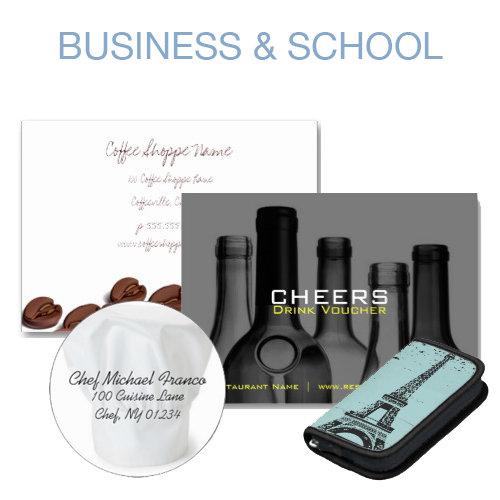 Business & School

* * *

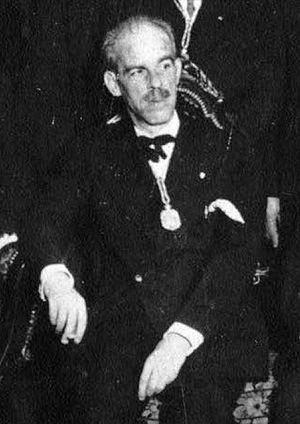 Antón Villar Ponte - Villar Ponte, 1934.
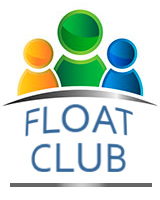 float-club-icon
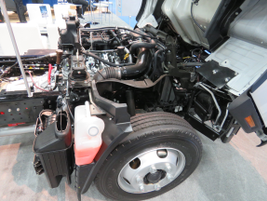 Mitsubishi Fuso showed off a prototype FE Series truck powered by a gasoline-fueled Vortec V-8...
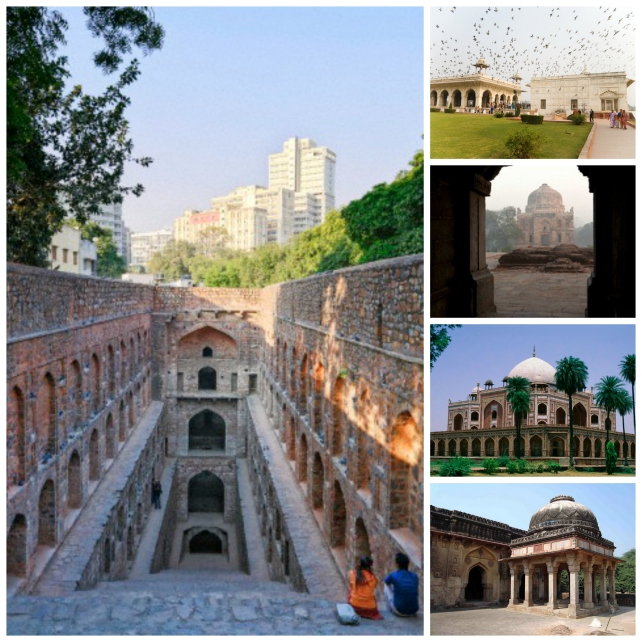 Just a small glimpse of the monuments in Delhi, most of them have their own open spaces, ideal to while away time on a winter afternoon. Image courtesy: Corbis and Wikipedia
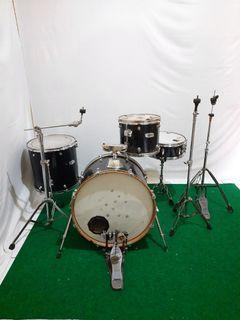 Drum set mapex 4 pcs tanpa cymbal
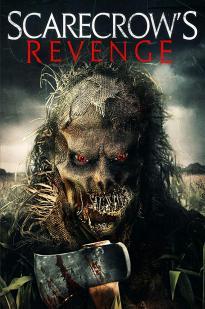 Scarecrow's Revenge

==

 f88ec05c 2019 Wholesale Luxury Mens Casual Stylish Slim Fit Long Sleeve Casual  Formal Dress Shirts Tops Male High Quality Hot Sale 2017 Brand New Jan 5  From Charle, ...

### Work required
From the records above, extract the lines from the one holding "float-club-icon" through the one holding "Drum set mapex 4 pcs tanpa cymbal", word for word; omit the pictures.

### Written answer
 float-club-icon
 Mitsubishi Fuso showed off a prototype FE Series truck powered by a gasoline-fueled Vortec V-8...
 Just a small glimpse of the monuments in Delhi, most of them have their own open spaces, ideal to while away time on a winter afternoon. Image courtesy: Corbis and Wikipedia
 Drum set mapex 4 pcs tanpa cymbal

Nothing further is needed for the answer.